Mais tarde, em comparecimento no Parlamento em Madri, Rajoy descartou qualquer mediação num processo marcado "pela desobediência" e frisou que "não existe um país democrático do mundo" que tenha levado "minimamente a sério" o referendo realizado pelos catalães.
Tensão e incerteza
Diante do pedido de negociação com Madri, a vice-presidente do governo da Espanha, Soraya Sáenz de Santamaría, afirmou que o diálogo com a região deve ocorrer dentro da lei.
"Nem Puigdemont nem ninguém pode reivindicar a imposição de uma mediação. Qualquer diálogo entre democratas tem que ser realizado dentro da lei", afirmou Santamaría.
Ela declarou ainda que Puigdemont elevou o nível de incerteza e de tensão na Catalunha ao maior da história. "É uma pessoa que não sabe onde está, aonde vai e com quem quer ir", acrescentou.
Para o jornalista Joaquín Luna, do diário La Vanguadia, de Barcelona, a situação é "uma piada". "Todos nos perguntamos o que isso significa. Tudo depende agora de o governo de Madri partir do princípio que Puigdemont declarou ou não declarou independência", disse.
Independentistas assinam declaração
A ausência de uma declaração de independência clara e a suspensão dos efeitos motivou uma reação forte de um dos principais aliados do governo regional, o partido de extrema esquerda Candidatura de Unidade Popular (CUP).
"Acreditávamos que hoje [terça-feira] era dia de proclamar solenemente a República catalã, e talvez, dizemos talvez, tenhamos perdido uma oportunidade histórica", disse no parlamento a deputada da CUP Anna Gabriel.
"Esta proclamação solene da república não chegou, e nós soubemos disso uma hora antes de começar o plenário, e por isso não podemos aceitar esta suspensão" dos efeitos, realçou.
Face às dúvidas e à insatisfação liderada pela CUP, surgiu uma nova iniciativa: os 72 deputados independentistas – 62 da Junts pel Sí e 10 da CUP – assinaram uma declaração na qual se "constitui a República da Catalunha" como "Estado independente e soberano".
Intitulado "Declaração dos Representantes da Catalunha", o documento indica que a "Catalunha restaura a sua plena soberania, perdida e largamente sonhada, depois de décadas a tentar honestamente e lealmente a convivência institucional com os povos da península ibérica".
"Constituímos a república catalã como Estado independente e soberano, de direito, democrático e social", salienta a declaração, que não refere grupos parlamentares nem tem o timbre ou cabeçalho do parlamento regional.
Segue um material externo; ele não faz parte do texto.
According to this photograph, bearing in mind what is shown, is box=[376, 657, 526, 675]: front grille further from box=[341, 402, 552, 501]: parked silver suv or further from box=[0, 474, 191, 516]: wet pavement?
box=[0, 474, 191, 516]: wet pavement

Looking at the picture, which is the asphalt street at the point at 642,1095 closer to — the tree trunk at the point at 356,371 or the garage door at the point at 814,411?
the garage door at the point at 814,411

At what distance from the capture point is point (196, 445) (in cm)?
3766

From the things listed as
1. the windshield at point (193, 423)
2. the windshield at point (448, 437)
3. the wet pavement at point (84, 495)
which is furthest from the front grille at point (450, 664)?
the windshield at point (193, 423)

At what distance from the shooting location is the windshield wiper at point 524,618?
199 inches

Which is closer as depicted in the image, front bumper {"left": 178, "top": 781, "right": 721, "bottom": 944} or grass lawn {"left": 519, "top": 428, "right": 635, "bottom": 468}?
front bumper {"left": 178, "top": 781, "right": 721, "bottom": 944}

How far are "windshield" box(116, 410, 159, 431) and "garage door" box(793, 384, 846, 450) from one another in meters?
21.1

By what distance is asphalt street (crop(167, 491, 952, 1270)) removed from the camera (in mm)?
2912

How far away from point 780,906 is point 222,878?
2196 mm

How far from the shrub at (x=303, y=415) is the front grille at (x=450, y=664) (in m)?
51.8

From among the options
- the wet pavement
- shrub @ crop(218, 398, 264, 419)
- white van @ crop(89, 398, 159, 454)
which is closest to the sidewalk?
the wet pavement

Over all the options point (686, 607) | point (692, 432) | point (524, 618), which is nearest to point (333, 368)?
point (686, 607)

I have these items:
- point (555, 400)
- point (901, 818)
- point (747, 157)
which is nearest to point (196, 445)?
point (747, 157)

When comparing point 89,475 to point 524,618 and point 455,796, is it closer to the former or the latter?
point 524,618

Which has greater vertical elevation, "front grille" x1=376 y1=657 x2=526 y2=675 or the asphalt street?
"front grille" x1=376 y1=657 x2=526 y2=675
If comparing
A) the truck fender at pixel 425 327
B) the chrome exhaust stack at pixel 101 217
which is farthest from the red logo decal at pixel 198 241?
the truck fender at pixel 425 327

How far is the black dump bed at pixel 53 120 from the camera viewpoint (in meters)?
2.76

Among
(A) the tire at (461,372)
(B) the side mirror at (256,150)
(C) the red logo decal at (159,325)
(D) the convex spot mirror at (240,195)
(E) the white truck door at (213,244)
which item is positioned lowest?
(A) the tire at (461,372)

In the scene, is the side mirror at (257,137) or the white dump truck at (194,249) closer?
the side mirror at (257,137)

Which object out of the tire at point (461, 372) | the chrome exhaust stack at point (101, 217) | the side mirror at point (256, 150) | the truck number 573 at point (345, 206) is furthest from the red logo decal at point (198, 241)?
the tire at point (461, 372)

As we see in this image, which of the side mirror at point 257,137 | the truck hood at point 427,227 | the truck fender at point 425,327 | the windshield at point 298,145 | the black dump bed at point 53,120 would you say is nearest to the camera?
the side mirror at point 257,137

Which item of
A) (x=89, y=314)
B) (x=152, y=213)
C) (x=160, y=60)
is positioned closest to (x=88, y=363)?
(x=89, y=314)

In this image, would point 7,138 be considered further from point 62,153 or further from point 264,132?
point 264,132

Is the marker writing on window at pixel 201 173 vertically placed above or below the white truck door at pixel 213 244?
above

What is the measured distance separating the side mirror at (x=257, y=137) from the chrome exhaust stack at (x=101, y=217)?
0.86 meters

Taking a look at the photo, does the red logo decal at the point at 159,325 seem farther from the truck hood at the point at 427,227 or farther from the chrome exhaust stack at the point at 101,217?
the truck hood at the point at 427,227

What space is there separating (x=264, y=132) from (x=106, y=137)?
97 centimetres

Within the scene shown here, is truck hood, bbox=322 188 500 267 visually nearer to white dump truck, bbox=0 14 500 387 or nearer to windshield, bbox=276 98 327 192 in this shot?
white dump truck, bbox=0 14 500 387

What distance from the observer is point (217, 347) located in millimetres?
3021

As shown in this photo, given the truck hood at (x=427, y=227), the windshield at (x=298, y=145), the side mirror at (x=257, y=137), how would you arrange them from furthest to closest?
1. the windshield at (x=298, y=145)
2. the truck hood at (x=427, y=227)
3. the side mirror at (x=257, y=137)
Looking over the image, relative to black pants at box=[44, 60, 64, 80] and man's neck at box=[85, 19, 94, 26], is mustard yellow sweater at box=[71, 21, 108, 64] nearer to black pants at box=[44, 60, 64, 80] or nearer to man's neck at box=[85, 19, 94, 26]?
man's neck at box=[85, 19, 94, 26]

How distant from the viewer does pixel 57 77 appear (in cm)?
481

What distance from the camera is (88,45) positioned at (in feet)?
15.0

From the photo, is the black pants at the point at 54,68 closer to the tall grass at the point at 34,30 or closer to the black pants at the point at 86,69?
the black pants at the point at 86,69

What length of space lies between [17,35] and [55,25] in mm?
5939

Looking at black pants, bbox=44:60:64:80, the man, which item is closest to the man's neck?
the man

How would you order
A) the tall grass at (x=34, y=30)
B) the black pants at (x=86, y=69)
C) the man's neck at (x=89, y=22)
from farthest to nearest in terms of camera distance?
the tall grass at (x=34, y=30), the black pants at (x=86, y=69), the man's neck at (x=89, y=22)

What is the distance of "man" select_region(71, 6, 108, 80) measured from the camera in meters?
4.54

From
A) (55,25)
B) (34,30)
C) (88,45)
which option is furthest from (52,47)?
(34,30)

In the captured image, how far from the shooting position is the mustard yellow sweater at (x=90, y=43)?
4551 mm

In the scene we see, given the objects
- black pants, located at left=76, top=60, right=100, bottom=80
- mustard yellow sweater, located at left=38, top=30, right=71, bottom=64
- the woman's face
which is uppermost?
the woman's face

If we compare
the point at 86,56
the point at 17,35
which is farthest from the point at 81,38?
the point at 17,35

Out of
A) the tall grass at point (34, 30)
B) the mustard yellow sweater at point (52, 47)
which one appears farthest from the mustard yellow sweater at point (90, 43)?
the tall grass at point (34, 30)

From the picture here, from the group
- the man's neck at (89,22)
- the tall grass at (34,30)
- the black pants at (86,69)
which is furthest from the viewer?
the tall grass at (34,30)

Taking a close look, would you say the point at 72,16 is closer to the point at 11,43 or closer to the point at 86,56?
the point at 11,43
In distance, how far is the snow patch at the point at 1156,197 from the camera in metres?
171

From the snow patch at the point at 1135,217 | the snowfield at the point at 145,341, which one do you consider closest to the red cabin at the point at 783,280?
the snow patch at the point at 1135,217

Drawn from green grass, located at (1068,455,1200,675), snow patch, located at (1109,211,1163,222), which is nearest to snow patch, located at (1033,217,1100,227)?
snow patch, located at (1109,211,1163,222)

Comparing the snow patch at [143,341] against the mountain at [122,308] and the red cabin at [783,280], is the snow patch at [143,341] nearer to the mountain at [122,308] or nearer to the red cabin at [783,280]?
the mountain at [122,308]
Os signatários também incluíram na declaração um apelo "aos Estados e às organizações internacionais para que reconheçam a República catalã como Estado independente e soberano".
O referendo na Catalunha deu vitória ao "sim" pela independência, com 90% dos votos. Porém, o comparecimento foi de apenas 43%. A votação ocorreu contra a vontade de Madri e considerada ilegal pela Justiça espanhola.